> **EXERCISE PROMPT**
Copy the part of the post on OpenGL extensions starting at "- Most of the" and ending at "- GL_EXT_packed_depth_stencil.", word for word.

═════ EXTRACT ═════

I want to create this post to clarify once and for all how the OpenGL extensions mechanism works and the correct proceedings to target OpenGL versions. I named this article in this way because OpenGL are generally bad documented (or difficult to understand) and OpenGL.org wiki makes the things worse. For example, several people got confused by this page:
https://www.opengl.org/wiki/OpenGL_Extension#Core_Extensions
" Targeting OpenGL 2.1
These are useful extensions when targeting GL 2.1 hardware. Note that many of the above extensions are also available, if the hardware is still being supported. These represent non-hardware extensions introduced after 2.1, or hardware features not exposed by 2.1's API. Most 2.1 hardware that is still being supported by its maker will provide these, given recent drivers.
- Most of the previous list
- GL_ARB_vertex_array_object
- GL_ARB_framebuffer_object
- If not this, you get very similar functionality from these:
- GL_EXT_framebuffer_object
- GL_EXT_framebuffer_blit
- GL_EXT_framebuffer_multisample
- GL_EXT_packed_depth_stencil.
- GL_ARB_map_buffer_range [...]"
And this document:
https://www.opengl.org/registry/specs/ARB/map_buffer_range.txt
"New Procedures and Functions
void *MapBufferRange( enum target, intptr offset, sizeiptr length,
bitfield access );
void FlushMappedBufferRange( enum target, intptr offset, sizeiptr length );
Issues
(1) Why don't the new tokens and entry points in this extension have
"ARB" suffixes like other ARB extensions?
RESOLVED: Unlike a normal ARB extension, this is a strict subset of functionality already approved in OpenGL 3.0. This extension exists only to support that functionality on older hardware that cannot implement a full OpenGL 3.0 driver. Since there are no possible behavior changes between the ARB extension and core features, source code compatibility is improved by not using suffixes on the extension."
so the question is:
- GL_ARB_map_buffer_range is a core extension or not?

═════ SUPPLIED INFORMATION ═════

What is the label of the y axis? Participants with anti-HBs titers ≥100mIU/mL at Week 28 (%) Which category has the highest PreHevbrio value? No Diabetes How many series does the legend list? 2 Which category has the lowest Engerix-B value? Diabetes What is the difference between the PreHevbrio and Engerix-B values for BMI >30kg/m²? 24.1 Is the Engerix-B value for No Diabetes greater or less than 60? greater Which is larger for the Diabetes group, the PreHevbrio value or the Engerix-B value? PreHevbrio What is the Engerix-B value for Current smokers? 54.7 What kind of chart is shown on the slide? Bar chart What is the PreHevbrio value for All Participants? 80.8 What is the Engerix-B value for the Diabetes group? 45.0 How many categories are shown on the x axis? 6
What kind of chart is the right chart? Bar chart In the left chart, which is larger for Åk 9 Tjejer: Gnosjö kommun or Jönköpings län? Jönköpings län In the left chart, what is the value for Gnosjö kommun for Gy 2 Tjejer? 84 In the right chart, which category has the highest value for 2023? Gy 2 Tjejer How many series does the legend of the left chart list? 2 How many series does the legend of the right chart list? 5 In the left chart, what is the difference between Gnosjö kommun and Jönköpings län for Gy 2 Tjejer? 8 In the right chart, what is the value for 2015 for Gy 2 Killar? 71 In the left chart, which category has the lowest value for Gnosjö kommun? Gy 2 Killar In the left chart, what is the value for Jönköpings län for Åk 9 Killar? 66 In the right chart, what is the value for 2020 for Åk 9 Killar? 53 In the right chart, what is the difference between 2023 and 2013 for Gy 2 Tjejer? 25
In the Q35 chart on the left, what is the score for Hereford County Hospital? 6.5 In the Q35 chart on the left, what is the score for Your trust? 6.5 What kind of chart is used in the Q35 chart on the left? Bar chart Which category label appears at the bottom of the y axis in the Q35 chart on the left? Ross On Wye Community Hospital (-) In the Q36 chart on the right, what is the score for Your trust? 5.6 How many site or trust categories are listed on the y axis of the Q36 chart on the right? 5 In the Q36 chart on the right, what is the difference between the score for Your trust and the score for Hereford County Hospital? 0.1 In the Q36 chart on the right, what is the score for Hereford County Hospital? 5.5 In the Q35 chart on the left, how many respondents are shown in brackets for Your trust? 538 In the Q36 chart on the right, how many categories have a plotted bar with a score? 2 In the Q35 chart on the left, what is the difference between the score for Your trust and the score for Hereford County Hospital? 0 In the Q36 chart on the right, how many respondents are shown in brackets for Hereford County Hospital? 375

═════

> **ANSWER FOR THE TASK**
- Most of the previous list
- GL_ARB_vertex_array_object
- GL_ARB_framebuffer_object
- If not this, you get very similar functionality from these:
- GL_EXT_framebuffer_object
- GL_EXT_framebuffer_blit
- GL_EXT_framebuffer_multisample
- GL_EXT_packed_depth_stencil.